I am still in the planning stages for my first TC but have been working
in RF induction heating for  5+ years.  My comments and observations will
be from that perspective so  some of my thoughts may run contrary to the 
hard earned wisdom of experienced coilers out there.   

My major concern in induction heating work is to keep as much of the
RF oscillator's output doing useful work as possible.  This translates
into keeping leads carrying RF to the heating coil  as close together 
as I can without arc overs.  The smaller the area enclosed by the leads, 
the less "stray" inductance there is to "steal" power from the heating coil.
This would qualify as stray inductance in a TC application too. My suggestion
would be to keep leads as short as is practical and as close together as
is safe.  Comments anyone?

Most of the time I don't worry too much about it because I can usually
"throw another kilowatt across it".(Apologies to Richard Quick.) My machines
range from 2.5 to 25 kilowatts and produce some amazing, if unintentional,
sparks from time to time.  Usually with a shower of water, since all the
conductors are water cooled copper tubing.

As I understand (?) it, the Q of a coil is given by Q = (2 x PI x F x L)/R 
where PI=3.14159,  F = frequency in Hz , L = inductance in Henries and R is
the resistance of the coil in ohms.  In RF work the AC resistance is higher
than the DC resistance since eddy currents  exclude current from the centre
of the conductor.  The current travels at the surface of the conductor only.
The formula I remember gives the depth of current penetration into a copper
conductor as D = 6.6/SQRT(F) in centimetres. (Divide by 2.54 to get inches.)
The term SQRT(F) means take the square root of F.

Calculate the AC resistance using R = rho x l / A  where rho is the resistivity
of copper (about 1.75 x 10^-6 ohm-centimetres)and l is the length of the
conductor,
again in centimetres.

To calculate A (the area) use A = D x 2 x PI x r  where D = 6.6/SQRT(F) and r 
is the radius of the conductor, in centimeters.

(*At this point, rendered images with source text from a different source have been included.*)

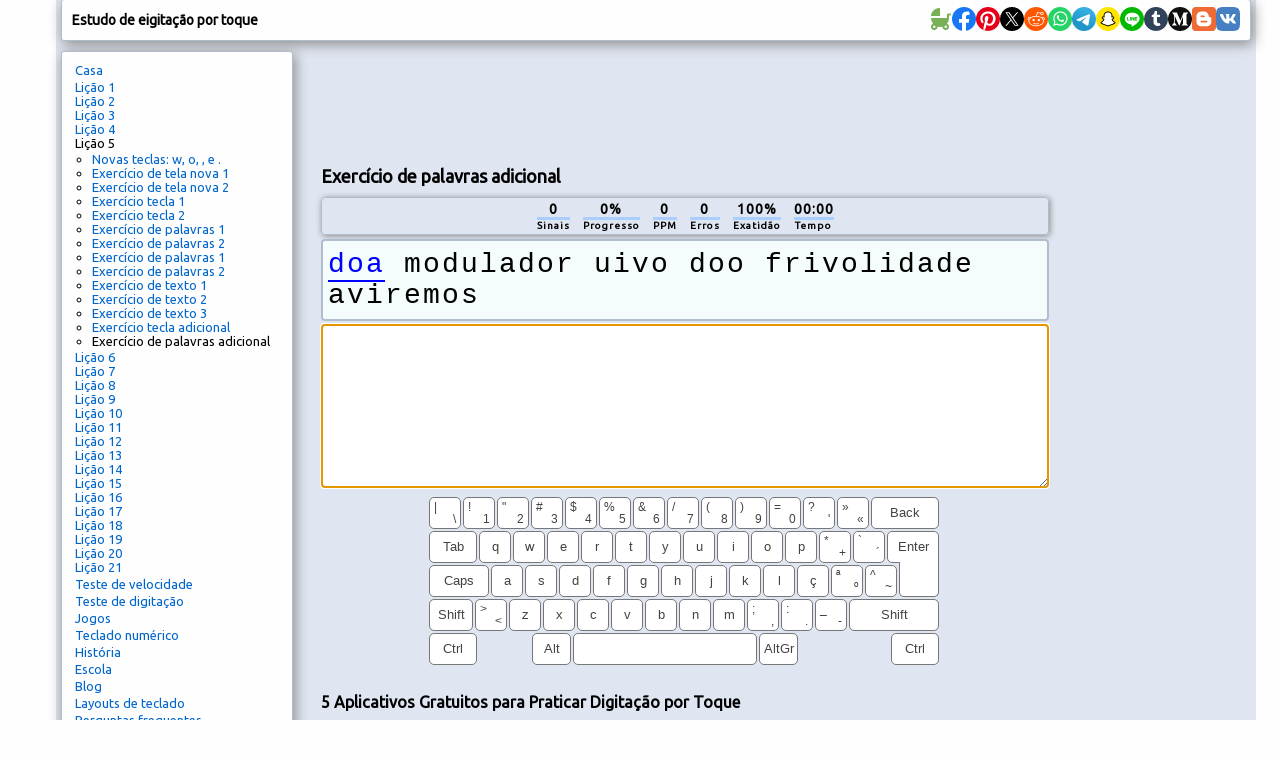

--- FILE ---
content_type: text/html; charset=utf-8
request_url: https://www.google.com/recaptcha/api2/aframe
body_size: 267
content:
<!DOCTYPE HTML><html><head><meta http-equiv="content-type" content="text/html; charset=UTF-8"></head><body><script nonce="VF7d4zgSEFBsJA-nt7UeUw">/** Anti-fraud and anti-abuse applications only. See google.com/recaptcha */ try{var clients={'sodar':'https://pagead2.googlesyndication.com/pagead/sodar?'};window.addEventListener("message",function(a){try{if(a.source===window.parent){var b=JSON.parse(a.data);var c=clients[b['id']];if(c){var d=document.createElement('img');d.src=c+b['params']+'&rc='+(localStorage.getItem("rc::a")?sessionStorage.getItem("rc::b"):"");window.document.body.appendChild(d);sessionStorage.setItem("rc::e",parseInt(sessionStorage.getItem("rc::e")||0)+1);localStorage.setItem("rc::h",'1769516275983');}}}catch(b){}});window.parent.postMessage("_grecaptcha_ready", "*");}catch(b){}</script></body></html>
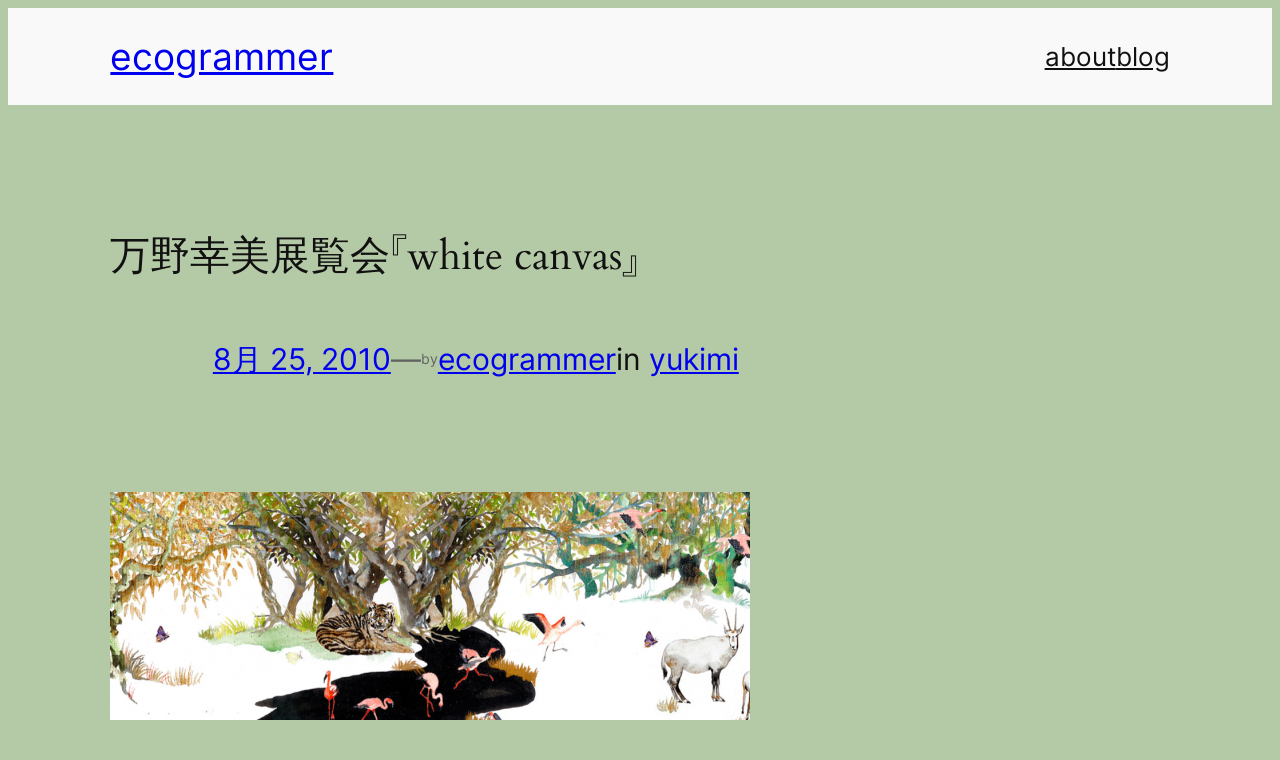

--- FILE ---
content_type: text/html; charset=utf-8
request_url: https://www.google.com/recaptcha/api2/aframe
body_size: 265
content:
<!DOCTYPE HTML><html><head><meta http-equiv="content-type" content="text/html; charset=UTF-8"></head><body><script nonce="hF_GFtKFs2_3A2ESS31reA">/** Anti-fraud and anti-abuse applications only. See google.com/recaptcha */ try{var clients={'sodar':'https://pagead2.googlesyndication.com/pagead/sodar?'};window.addEventListener("message",function(a){try{if(a.source===window.parent){var b=JSON.parse(a.data);var c=clients[b['id']];if(c){var d=document.createElement('img');d.src=c+b['params']+'&rc='+(localStorage.getItem("rc::a")?sessionStorage.getItem("rc::b"):"");window.document.body.appendChild(d);sessionStorage.setItem("rc::e",parseInt(sessionStorage.getItem("rc::e")||0)+1);localStorage.setItem("rc::h",'1769115576195');}}}catch(b){}});window.parent.postMessage("_grecaptcha_ready", "*");}catch(b){}</script></body></html>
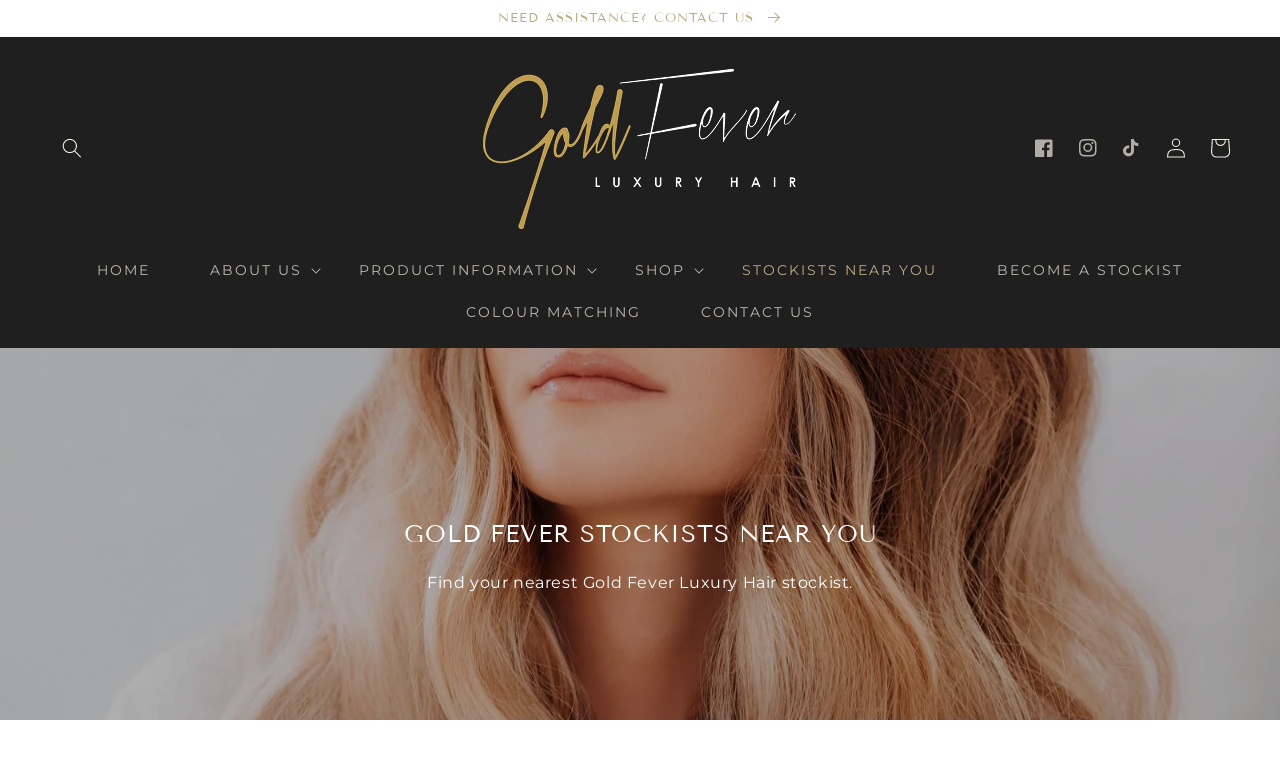

--- FILE ---
content_type: text/css
request_url: https://goldfeveraustralia.com/cdn/shop/t/17/assets/header-social.css?v=176389493910898571271664160194
body_size: -481
content:
header-drawer{justify-self:start;margin-left:-1.2rem}@media screen and (min-width: 990px){header-drawer{display:none}}.menu-drawer-container{display:flex}.list-menu{list-style:none;padding:0;margin:0}.list-menu--inline{display:inline-flex;flex-wrap:wrap}summary.list-menu__item{padding-right:2.7rem}.list-menu__item{display:flex;align-items:center;line-height:1.3}.list-menu__item--link{text-decoration:none;padding-bottom:1rem;padding-top:1rem;line-height:1.8}@media screen and (min-width: 750px){.list-menu__item--link{padding-bottom:.5rem;padding-top:.5rem}}.list-social2{display:flex;justify-content:flex-end}@media only screen and (max-width: 990px){.list-social2{justify-content:center;display:none}}@media only screen and (max-width: 749px){.list-social2{justify-content:center;display:none}}.list-social2__item .icon{height:1.8rem;width:1.8rem;color:rgba(var(--color-link),var(--alpha-link))}.list-social2__link{align-items:center;display:flex;padding:1.3rem}.list-social2__link:hover .icon{transform:scale(1.07)}
/*# sourceMappingURL=/cdn/shop/t/17/assets/header-social.css.map?v=176389493910898571271664160194 */


--- FILE ---
content_type: text/css
request_url: https://goldfeveraustralia.com/cdn/shop/t/17/assets/marquee-scroll.css?v=131726722070055961701664160194
body_size: -335
content:
.img-fluid{max-width:100%;height:auto}.text-nowrap{white-space:nowrap}.scrollmarquee-text{overflow:hidden}.scrollmarquee-text .marquee-item{width:fit-content;display:flex;position:relative;transform:translateZ(0);animation:marquee_item_animation 10s linear infinite;letter-spacing:.3em;font-family:var(--font-heading-family)}.scrollmarquee-text .marquee-item:hover{animation-play-state:paused-}.scrollmarquee-text a{display:block;text-decoration:none;transition:all .2s ease-out}.scrollmarquee-text a:hover{opacity:.75}@keyframes marquee_item_animation{0%{transform:translateZ(0)}to{transform:translate3d(-5%,0,0)}}@media (prefers-reduced-motion:reduce){.marquee .marquee-item{animation:none}}
/*# sourceMappingURL=/cdn/shop/t/17/assets/marquee-scroll.css.map?v=131726722070055961701664160194 */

So now you have the Q of the coil at some frequency F.  From the formula for
Q the easiest way to increase Q is to decrease R, that is go to a larger radius
conductor, which you have done.  Since the current only travels in the outer
layer of the conductor, the centre really serves only as thermal mass and
keeps the 
rate of temperature rise down when handling large currents at high frequencies.


Regards

Harry Adams